I’ve never understood the transporter. It is probably the MOST potent weapon that Starfleet has…all you have to do is transport a lit stick of dynamite into the Klingon or Romulan ship-kapow! No need for photon torpedos, or lasers, or any of that crap. You could also trnsport deadly bacteria or viruses into the Klingon ships with the trnsporter-no muss, no fuss! Heck, if we can do all the stuff that the ENTERPRISE can do (synthesize elements, travel faster that light, etc.0 who the hell NEEDs more planets, anyway??

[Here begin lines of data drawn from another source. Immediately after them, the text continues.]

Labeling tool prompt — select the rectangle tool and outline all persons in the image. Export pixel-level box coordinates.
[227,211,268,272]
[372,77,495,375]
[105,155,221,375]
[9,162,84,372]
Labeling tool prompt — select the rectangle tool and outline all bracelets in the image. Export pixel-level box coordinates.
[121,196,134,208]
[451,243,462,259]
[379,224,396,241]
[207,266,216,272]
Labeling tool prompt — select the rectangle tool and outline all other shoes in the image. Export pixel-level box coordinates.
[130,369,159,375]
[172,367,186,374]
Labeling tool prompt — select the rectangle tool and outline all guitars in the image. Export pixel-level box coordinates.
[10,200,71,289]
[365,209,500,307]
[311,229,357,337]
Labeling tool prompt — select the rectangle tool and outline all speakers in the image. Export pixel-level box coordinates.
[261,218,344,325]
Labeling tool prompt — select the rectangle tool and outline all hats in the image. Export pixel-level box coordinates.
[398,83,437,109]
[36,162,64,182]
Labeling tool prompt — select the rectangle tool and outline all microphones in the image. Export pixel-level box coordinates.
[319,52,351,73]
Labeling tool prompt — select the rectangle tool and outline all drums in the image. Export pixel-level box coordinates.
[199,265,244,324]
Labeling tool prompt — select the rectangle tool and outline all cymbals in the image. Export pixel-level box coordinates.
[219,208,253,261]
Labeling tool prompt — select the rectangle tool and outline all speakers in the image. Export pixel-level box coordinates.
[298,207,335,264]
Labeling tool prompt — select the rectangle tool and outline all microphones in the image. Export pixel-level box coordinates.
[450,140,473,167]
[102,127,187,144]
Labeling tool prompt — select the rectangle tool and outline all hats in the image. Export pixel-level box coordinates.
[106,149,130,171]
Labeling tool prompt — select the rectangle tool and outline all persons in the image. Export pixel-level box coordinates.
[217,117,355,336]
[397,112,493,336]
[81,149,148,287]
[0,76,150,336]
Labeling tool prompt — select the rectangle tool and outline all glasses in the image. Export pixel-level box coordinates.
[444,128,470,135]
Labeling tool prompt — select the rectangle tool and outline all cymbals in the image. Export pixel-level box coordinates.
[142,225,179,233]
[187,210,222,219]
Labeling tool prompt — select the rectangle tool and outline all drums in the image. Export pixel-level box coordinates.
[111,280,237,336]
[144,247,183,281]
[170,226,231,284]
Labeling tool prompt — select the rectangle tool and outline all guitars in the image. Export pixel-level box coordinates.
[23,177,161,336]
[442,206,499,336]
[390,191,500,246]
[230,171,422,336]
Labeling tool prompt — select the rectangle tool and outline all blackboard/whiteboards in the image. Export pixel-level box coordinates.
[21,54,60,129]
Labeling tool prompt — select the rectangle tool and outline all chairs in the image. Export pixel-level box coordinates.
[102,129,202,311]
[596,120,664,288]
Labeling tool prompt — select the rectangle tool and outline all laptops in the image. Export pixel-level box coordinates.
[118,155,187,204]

The problem with using the transporter as a weapons delivery device is that it won’t work against sheilded ships, so you’d have to use conventional weapons (torpedos, phasers, disruptors, etc.) in order to hammer down the sheilds. By the time you get to that point, most ships don’t survive long getting hammered by phasers and torpedos WITHOUT sheilds for tactics like transporting explosives aboard to be needed (how long did the Reliant last once the Enterprise started firing on her in the Mutara Nebula? Maybe 30 seconds before she was out of the fight, tops?)
As for who needs more planets, they make handy places to pile up things so you don’t have to replicate them again, as well as handy places to pile up people so you don’t have them all crowded together in one place. Plus, there tends to be interesting things on other planets, which is largely why anyone goes to them in Star Trek (You’ll note that they’ve never gone to visit the Totaly Uninteresting Ice Rock of Iceturas XI in any episode of Star Trek)
Yeah, but transporters/replicators totally break the ST universe. I mean, with a transporter/replicator you can do anything. Make anything, make anyONE. Duplicate people, edit people, merge people, store people, age them, reverse age them, cure any disease, fix any injury. You don’t need to build Starships, you just build a big replicator and replicate starships. Oh, replicators are too expensive? Just replicate more replicators. And if you’re replicating a starship, why bother training a new crew? Just replicate the starship with the crew already in place. Replicators solve every economic problem, eliminate scarcity. No wonder the Federation has “evolved beyond the primitive concept of money”. What do you need money for when you can get anything you need out of a replicator?
Fred Pohl had a set of stories where transporters existed…except he didn’t see the need to kill the person on the sending end just because you’ve created a duplicate of them on the recieving end. All interstellar travel was done by replicator. An unmanned probe would travel to a new system, turn on the replication system, and duplicates could be sent to the new system. But of course, there’s no way to travel back home except by sending a duplicate of yourself back and killing yourself. Not many volunteers for this.
This, ultimately, is the point of George O. Smith’s Venus Equilateral – they build the perfect Transporter, find they can use it as a Replicator, then realize that they’ve wrecked the world economies because nothing (except energy and space) is scarce anymore.